Work kicked off into its busiest part of the yearly cycle of horrors. I had to finish redrafting my novel for my agent. There was always a reason to wait, and never any reason to doubt that I’d have more time. Then, of course, the whole world went to shit in a handcart, and the version of the pandemic that tore apart care homes all over the country was somehow substantially worse than the version we had outside. Reader, I fucked up. I didn’t go when I could have gone, and now there is nobody to go to anymore.
I don’t know how he died. I only found out that he had passed when I worked up the nerve to ask my mother on the phone, after months of believing that no news had to be good news, just this once. She had tried to call him weeks ago, and the phone had rung and rung; she had looked him up online and found an obituary in the local newspaper, and that was how she learned that he was gone.
There’s a line that recurs in Hamilton, though I know Hamilton is kind of a tired point of reference in 2020. It goes: I imagine death so much it feels more like a memory. When you’ve been depressed to the point of suicidal ideation, you learn to live hand in glove with the prospect of death. The first time I wished I could die, I was terrified of it; I felt broken and helpless and small. Every time after that, I grew less and less afraid. It’s like abuse. Every little encroachment attacks your sense of what’s normal, until suddenly you’re roommates with the idea of your own annihilation, and that’s inexplicably something you can live with. For some years now I have thought of myself as pretty much okay with death. It’s awful, of course it’s awful; but it’s familiar. It’s not a shock anymore.

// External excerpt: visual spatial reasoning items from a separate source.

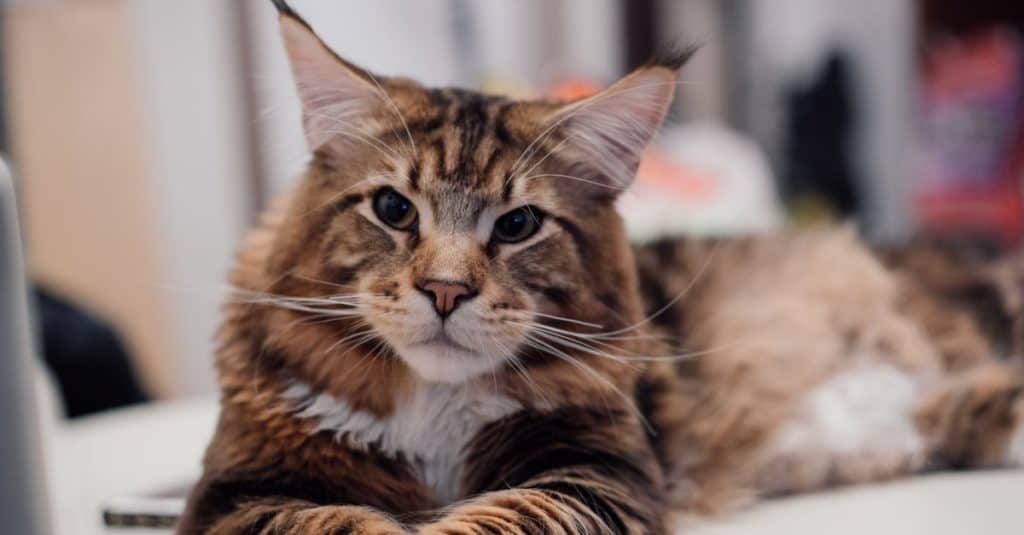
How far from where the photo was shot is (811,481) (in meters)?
1.42

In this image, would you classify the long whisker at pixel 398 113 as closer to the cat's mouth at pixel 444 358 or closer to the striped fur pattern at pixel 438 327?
the striped fur pattern at pixel 438 327

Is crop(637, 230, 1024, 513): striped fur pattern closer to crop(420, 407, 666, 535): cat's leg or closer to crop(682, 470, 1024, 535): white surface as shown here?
crop(682, 470, 1024, 535): white surface

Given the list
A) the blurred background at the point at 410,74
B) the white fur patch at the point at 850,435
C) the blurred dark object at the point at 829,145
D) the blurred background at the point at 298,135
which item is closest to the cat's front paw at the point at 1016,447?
the white fur patch at the point at 850,435

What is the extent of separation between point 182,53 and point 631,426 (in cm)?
237

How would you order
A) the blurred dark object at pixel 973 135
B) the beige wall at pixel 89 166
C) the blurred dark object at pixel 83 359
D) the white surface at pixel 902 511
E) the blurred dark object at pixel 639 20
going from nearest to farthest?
the white surface at pixel 902 511 < the blurred dark object at pixel 83 359 < the beige wall at pixel 89 166 < the blurred dark object at pixel 973 135 < the blurred dark object at pixel 639 20

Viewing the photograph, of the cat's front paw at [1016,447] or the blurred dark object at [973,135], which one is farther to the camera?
the blurred dark object at [973,135]

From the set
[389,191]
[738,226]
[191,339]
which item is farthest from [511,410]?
[191,339]

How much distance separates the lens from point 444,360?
89 centimetres

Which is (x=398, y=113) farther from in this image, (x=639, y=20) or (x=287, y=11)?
(x=639, y=20)

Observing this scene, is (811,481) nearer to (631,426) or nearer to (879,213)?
(631,426)

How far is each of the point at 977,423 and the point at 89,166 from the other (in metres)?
2.64

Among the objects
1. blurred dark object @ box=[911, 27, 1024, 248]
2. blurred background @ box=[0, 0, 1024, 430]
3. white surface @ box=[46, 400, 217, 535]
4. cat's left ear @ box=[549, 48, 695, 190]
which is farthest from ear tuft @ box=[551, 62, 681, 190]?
blurred dark object @ box=[911, 27, 1024, 248]

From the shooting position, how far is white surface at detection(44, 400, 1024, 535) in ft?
3.83

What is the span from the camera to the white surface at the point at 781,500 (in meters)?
1.17
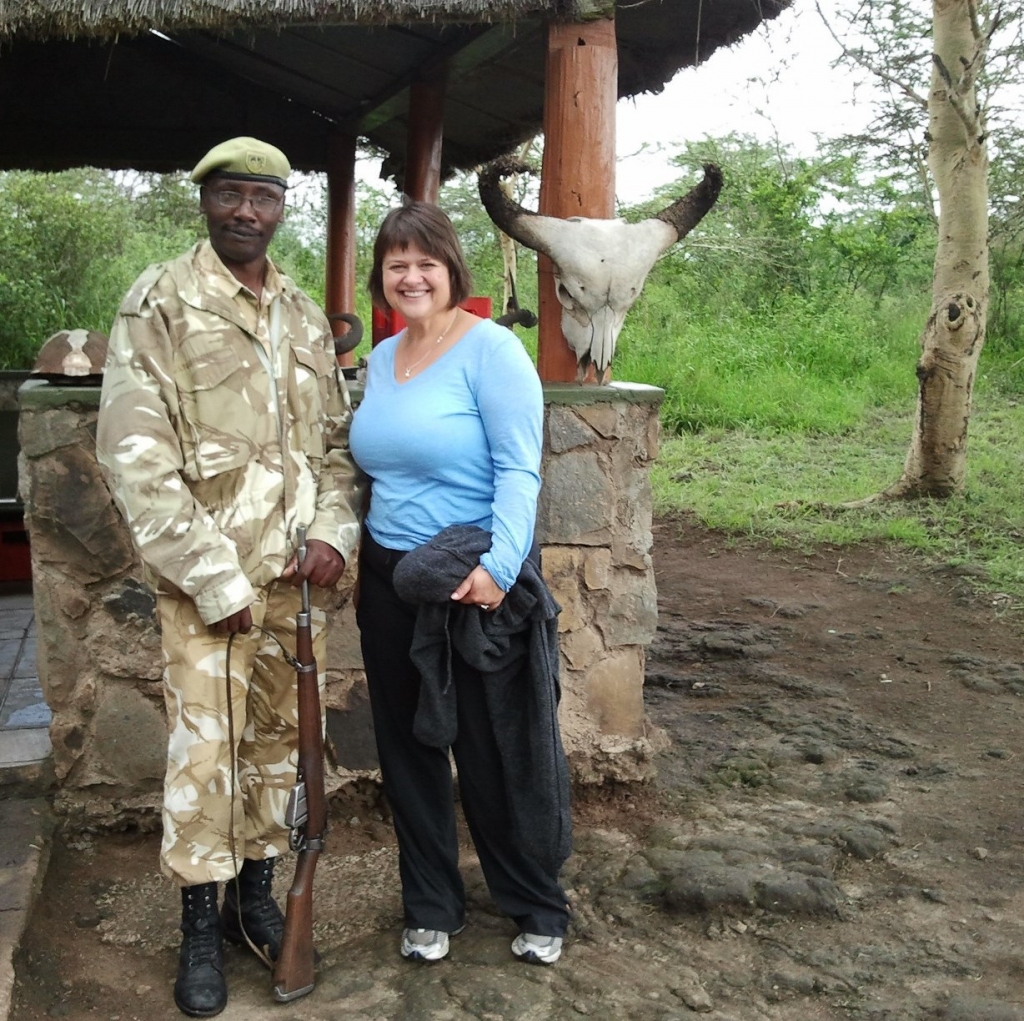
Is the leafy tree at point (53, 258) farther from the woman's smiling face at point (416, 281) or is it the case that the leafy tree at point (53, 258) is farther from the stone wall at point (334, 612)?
the woman's smiling face at point (416, 281)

But here is the difficulty: what’s become familiar to you is the thought of your own death. Loss is something else entirely, and it hurts differently every single time. And when I learned that Norman had died, I lost a potential connection to queer history that I never made the time to properly forge. I lost a member of my family who had lived quietly through terrible injustices, endured them, and emerged. I lost someone who had cared about me from afar for years, and who I never got to meet as an adult.
I’ve been sitting with that grief for about two weeks. The least I can do, I think, is hold a little memorial. Here in the quiet corners of the internet, in the middle of a plague, as we all get ready to pretend it’s over and go back to school and to work.
I will always regret not making the time. Tell people you love them.